Politics Magazine

A Right to a Safe, Comfortable Workplace?

Posted on the 17 July 2013 by Thepoliticalidealist @JackDarrant

A bill has been presented to the House of Commons by Labour and Northern Ireland’s SDLP backbenchers, also backed outside Westminster by the TUC, proposing a legal maximum workplace temperature. In other words, offices and factories should close if it gets too hot. Under the proposals, those doing strenuous jobs would pack up on days with 27° weather, (and no, I’m not converting anything into fahrenheit, as I’m a metric man) whilst others would cease work at 30°. Advocates say that minimum temperatures already exist, and they have been invaluable in reducing accidents and avoiding health problems in workers.

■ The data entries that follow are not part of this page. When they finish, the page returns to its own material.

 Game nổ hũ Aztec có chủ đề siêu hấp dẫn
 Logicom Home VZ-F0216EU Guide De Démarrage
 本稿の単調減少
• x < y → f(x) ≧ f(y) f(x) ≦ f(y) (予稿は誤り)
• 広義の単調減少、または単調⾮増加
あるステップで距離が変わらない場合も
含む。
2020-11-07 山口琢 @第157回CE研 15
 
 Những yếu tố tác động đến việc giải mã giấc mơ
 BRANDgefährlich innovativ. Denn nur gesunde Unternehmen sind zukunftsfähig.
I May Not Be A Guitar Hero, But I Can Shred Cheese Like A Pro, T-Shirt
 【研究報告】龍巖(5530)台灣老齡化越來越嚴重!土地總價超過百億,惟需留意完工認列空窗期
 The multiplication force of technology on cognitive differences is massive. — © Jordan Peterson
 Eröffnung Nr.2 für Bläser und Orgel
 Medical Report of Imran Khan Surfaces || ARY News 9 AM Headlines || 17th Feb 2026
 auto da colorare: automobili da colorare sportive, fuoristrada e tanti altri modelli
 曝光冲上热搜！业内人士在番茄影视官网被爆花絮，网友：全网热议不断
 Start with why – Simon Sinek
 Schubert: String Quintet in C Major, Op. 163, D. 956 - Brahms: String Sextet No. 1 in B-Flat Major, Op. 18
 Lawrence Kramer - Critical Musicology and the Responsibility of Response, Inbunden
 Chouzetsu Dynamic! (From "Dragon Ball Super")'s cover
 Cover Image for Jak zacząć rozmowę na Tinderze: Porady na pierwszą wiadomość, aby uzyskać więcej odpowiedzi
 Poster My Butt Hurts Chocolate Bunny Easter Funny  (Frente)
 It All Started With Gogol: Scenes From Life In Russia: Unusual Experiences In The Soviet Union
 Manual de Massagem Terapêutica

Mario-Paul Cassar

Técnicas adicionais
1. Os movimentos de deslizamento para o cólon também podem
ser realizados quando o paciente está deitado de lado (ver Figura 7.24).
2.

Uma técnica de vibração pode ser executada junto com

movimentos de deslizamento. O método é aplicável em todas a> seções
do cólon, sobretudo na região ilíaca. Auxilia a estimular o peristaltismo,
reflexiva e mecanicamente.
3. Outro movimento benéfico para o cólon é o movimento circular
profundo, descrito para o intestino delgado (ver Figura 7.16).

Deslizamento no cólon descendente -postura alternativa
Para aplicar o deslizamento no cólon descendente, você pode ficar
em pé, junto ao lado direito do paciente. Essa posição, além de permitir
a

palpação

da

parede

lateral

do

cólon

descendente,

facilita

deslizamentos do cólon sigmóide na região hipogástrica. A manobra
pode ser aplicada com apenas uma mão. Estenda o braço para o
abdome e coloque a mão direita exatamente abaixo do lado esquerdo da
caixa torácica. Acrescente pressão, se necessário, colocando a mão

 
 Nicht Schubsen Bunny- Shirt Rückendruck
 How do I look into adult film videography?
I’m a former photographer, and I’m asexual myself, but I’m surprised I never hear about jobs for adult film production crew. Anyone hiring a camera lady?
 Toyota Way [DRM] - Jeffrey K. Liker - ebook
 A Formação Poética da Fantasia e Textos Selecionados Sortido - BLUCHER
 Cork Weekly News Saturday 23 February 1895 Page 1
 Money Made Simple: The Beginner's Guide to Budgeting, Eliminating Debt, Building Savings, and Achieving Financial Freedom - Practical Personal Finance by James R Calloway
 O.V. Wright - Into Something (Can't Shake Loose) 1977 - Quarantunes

This does not mean that the entire economy would shut down the second the mercury creeps above the 30 mark. We are referring to the indoors temperature of buildings. And even then, the impact will be limited, just as the “warmth floor” is. However, the safeguard would reduce industrial accidents and the range of health problems that manual work in the heat can cause, not least heatstroke and severe dehydration. It has been proven that death rates in the working population rise from 25° upwards.

But would we not impose a crippling financial burden on employers, with several days of lost productivity to recover? On the contrary, the move is likely to improve efficiency. It’s glaringly obvious that productivity collapses in heatwaves such as the one Britain is suffering. I, for example, am one of those people who cannot properly sleep during such weather, and spend the entire time in a fuzzy, lethargic state. That is of little harm in eduction, but could lead to costly or damaging errors at work.

So though the temperature ceiling legislation is unlikely to pass, I’d ask my MP why it can’t. It seems like a sound concept to me.